Member of the Maryland House of Delegates from the Kent County district
- In office 1878–1880 Serving with Lewin Usilton
- Preceded by: Jesse K. Hines and Samuel A. Merritt
- Succeeded by: George W. Spencer and George H. Thompson
- In office 1868–1870 Serving with Horatio Beck
- Preceded by: Horatio Beck and William Welch
- Succeeded by: Horatio Beck and William B. Wilmer

Personal details
- Born: March 31, 1828 Kent County, Maryland, U.S.
- Died: April 12, 1904 (aged 76) Middletown, Delaware, U.S.
- Resting place: near Massey, Maryland, U.S.
- Party: Democratic
- Spouse: Agnes ​(died 1902)​
- Occupation: Politician; farmer;

= Stephen A. Boyer =

American politician (1828–1904)

Stephen A. Boyer (March 31, 1828 – April 12, 1904) was an American politician from Maryland. He served as a member of the Maryland House of Delegates, representing Kent County from 1868 to 1870 and 1878 to 1880.

==Early life==
Stephen A. Boyer was born on March 31, 1828, in Kent County, Maryland.

==Career==
Boyer was a Democrat. He served as a member of the Maryland House of Delegates, representing Kent County from 1868 to 1870 and from 1876 to 1878.

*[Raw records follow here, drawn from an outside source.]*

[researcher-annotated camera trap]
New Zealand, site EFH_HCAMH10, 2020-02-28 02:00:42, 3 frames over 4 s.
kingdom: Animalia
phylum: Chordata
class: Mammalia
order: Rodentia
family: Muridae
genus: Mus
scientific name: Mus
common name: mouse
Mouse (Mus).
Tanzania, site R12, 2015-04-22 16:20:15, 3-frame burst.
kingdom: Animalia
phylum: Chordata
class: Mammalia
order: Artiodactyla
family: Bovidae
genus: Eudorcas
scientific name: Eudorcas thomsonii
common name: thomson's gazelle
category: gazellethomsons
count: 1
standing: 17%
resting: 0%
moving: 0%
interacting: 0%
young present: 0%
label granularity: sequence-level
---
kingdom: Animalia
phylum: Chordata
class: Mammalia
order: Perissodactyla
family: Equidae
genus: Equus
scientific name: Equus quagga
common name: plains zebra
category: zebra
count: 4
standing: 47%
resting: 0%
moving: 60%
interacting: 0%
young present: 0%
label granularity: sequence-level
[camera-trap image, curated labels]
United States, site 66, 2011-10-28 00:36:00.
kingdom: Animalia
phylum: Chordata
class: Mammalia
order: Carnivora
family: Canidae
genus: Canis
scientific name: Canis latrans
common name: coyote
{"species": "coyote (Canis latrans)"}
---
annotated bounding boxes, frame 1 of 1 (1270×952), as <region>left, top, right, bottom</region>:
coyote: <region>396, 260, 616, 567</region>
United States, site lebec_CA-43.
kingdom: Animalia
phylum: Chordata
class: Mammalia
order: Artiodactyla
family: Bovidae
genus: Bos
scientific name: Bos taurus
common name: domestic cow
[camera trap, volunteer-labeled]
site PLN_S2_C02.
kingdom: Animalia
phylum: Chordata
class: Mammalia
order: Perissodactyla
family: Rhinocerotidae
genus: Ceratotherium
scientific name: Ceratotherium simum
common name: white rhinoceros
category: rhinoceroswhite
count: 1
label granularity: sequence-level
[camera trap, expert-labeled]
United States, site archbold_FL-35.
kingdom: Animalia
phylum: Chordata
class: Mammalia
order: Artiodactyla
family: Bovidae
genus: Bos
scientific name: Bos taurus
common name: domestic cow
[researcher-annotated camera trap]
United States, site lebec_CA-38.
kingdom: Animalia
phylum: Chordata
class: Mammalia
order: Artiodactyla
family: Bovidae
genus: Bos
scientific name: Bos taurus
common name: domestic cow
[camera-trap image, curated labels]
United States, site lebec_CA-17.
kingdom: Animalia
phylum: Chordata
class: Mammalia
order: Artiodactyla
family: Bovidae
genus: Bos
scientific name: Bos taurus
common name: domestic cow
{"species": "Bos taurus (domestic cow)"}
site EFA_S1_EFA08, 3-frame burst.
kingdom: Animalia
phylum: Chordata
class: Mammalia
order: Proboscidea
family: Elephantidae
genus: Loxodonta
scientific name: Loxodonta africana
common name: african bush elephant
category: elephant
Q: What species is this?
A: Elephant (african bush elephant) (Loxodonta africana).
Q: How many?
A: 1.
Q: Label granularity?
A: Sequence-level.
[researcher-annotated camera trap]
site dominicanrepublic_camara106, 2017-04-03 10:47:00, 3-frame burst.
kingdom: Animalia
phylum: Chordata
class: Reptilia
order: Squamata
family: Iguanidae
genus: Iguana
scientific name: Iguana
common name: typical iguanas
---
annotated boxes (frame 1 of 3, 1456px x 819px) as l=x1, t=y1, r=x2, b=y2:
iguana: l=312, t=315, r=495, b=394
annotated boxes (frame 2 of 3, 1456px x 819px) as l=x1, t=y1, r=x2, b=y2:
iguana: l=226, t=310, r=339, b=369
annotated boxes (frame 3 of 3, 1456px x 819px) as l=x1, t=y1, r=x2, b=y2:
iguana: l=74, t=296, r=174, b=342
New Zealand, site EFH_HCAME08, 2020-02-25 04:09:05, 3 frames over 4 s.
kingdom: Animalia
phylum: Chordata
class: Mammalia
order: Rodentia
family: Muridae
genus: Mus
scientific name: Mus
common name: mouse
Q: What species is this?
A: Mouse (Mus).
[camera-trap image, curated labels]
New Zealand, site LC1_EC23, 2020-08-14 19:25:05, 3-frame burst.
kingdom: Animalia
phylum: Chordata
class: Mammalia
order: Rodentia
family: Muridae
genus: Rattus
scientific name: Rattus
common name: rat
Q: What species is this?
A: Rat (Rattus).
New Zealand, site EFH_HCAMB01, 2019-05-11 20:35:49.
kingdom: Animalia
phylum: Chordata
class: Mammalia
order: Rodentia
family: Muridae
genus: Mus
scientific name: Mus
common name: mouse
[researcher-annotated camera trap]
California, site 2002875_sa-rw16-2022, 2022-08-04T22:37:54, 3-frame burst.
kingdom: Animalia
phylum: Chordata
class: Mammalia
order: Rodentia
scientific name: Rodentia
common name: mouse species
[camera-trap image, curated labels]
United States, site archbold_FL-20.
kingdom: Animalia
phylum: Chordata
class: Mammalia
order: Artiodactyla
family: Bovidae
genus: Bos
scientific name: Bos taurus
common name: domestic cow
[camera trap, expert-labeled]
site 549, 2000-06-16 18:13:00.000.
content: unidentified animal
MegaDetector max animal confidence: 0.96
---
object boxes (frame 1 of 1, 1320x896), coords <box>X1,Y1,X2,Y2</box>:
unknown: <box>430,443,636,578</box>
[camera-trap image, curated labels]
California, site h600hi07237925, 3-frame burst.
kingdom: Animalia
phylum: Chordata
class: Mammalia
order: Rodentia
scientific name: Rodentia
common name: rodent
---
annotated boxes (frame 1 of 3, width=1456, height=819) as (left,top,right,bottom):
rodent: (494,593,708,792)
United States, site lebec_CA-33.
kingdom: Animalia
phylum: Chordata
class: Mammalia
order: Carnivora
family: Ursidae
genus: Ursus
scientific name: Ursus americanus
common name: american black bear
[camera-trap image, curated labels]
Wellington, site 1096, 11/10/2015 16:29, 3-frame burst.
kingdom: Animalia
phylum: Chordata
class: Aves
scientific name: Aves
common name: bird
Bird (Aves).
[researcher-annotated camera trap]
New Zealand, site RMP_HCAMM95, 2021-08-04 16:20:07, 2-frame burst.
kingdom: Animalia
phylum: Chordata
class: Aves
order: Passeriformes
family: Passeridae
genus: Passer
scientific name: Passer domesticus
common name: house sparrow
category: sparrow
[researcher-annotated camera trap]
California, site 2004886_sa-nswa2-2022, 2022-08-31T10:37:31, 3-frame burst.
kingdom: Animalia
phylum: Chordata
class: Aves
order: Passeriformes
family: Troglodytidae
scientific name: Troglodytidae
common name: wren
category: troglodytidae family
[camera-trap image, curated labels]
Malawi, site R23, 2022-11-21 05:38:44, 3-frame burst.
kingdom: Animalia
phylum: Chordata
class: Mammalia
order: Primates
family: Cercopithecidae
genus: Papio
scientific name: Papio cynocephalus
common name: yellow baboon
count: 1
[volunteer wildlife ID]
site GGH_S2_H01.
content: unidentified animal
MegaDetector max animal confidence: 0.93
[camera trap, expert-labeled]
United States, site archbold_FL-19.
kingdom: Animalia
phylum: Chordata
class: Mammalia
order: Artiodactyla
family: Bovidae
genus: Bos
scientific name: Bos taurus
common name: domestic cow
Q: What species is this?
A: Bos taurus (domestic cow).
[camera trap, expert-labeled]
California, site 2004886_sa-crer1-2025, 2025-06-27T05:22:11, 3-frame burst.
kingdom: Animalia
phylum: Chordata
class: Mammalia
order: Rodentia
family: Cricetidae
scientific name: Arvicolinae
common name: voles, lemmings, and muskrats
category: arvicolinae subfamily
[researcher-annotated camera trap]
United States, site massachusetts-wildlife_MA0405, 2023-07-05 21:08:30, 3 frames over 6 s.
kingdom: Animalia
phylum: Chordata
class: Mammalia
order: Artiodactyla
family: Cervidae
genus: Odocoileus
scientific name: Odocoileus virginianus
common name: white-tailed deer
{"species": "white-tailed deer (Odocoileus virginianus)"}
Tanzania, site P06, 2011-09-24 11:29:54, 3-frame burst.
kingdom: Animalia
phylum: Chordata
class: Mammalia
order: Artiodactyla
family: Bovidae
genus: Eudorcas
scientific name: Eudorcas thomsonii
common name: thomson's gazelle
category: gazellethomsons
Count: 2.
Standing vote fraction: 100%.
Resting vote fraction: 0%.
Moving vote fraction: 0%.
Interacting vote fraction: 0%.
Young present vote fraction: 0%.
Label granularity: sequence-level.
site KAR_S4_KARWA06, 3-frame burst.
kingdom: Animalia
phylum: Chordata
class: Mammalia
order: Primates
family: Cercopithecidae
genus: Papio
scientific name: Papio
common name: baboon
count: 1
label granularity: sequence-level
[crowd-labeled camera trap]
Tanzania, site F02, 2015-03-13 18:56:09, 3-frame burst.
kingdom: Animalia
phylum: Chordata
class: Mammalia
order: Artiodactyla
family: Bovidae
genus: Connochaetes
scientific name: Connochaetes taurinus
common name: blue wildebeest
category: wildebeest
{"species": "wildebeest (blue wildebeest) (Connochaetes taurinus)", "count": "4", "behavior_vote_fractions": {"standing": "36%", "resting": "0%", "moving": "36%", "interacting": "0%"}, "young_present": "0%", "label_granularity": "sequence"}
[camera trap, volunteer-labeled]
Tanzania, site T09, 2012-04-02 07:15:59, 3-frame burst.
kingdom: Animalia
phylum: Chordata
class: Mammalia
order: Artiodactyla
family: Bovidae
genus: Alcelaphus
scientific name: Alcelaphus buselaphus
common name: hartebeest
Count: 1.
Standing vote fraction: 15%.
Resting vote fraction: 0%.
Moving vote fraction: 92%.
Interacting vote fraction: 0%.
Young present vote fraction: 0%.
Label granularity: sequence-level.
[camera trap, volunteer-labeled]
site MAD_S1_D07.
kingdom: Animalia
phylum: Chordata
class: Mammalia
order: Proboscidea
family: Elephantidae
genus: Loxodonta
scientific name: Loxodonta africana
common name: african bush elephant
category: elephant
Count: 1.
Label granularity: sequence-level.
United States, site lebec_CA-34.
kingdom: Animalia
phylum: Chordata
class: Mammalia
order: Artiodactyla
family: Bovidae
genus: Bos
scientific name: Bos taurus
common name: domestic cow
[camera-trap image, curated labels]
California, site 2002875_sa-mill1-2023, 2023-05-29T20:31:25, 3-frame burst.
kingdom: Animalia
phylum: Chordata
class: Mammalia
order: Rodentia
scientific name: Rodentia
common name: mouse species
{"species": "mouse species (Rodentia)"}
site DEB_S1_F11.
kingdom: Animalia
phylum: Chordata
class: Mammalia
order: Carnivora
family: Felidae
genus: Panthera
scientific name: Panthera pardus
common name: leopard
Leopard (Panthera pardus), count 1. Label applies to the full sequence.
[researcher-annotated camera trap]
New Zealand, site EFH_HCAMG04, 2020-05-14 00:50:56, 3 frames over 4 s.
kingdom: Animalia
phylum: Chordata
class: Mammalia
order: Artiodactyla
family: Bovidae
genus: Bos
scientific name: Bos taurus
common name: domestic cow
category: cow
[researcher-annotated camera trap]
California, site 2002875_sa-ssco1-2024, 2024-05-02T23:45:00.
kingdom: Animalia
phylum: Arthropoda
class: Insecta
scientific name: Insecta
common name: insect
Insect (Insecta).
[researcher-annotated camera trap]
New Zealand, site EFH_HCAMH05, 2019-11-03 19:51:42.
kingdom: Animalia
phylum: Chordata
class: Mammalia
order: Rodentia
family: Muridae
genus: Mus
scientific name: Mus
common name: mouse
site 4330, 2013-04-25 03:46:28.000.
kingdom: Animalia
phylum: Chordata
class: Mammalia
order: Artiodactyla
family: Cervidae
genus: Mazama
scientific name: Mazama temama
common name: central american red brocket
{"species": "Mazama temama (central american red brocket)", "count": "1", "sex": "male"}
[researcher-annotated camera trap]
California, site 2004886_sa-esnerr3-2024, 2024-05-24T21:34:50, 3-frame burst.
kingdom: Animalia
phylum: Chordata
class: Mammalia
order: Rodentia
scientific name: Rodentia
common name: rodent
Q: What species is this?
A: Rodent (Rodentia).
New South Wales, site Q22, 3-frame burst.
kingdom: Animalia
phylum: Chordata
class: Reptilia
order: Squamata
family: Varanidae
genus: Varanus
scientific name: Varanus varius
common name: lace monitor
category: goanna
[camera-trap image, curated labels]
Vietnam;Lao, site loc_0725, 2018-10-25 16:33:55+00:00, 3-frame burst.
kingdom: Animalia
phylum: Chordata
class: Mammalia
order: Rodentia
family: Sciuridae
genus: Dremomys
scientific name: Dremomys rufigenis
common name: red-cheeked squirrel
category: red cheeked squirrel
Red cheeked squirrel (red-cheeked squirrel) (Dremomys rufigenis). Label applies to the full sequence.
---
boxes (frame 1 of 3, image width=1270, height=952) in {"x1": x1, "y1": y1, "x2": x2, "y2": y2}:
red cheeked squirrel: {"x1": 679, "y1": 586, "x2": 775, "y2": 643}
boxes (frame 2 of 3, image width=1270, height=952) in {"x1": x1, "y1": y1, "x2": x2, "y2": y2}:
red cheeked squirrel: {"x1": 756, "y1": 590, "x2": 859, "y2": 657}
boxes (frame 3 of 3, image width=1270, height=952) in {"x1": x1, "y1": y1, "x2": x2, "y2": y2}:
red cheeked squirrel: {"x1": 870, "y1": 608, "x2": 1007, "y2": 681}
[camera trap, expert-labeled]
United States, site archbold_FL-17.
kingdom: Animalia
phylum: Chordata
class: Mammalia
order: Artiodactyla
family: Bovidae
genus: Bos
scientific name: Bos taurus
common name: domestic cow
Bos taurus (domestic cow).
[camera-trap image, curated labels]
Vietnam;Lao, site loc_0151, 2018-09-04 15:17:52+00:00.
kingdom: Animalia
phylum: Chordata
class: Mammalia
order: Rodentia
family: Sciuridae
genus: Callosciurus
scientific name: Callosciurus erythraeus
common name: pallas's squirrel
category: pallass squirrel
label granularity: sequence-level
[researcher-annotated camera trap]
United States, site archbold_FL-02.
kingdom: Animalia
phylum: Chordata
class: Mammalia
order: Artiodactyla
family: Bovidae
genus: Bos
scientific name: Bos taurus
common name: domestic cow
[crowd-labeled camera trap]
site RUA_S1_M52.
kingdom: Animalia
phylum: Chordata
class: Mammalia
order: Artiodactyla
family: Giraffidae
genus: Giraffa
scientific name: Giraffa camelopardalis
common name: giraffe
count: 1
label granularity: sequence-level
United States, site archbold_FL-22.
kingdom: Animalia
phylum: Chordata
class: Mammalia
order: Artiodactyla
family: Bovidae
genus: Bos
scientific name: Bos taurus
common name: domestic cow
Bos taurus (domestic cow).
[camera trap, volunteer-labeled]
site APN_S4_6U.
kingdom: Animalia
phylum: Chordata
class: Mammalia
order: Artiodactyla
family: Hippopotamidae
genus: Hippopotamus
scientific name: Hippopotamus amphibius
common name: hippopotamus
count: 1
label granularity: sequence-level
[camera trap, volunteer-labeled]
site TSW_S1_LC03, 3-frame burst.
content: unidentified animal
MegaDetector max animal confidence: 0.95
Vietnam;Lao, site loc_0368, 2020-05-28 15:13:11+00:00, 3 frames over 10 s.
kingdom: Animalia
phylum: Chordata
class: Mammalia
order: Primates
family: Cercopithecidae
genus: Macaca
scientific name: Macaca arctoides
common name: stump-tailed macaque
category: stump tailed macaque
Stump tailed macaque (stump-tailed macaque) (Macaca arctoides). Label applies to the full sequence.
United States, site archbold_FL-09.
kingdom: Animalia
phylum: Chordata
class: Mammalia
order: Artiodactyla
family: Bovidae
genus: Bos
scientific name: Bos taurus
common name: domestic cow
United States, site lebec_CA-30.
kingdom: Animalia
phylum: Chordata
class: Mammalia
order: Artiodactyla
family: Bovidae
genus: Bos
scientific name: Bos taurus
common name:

Boyer owned several farms near Sassafras, Maryland.

==Personal life==
Boyer married Agnes. His wife died in 1902. He was a vestryman of St. Clements Protestant Episcopal Church in Massey and St. Anne's Church in Middletown, Delaware. He moved to Middletown in 1895. He lived on Cass Street and West Main Street in Middletown.

Boyer died on April 12, 1904, in Middletown. He was buried at "Homestead" near Massey.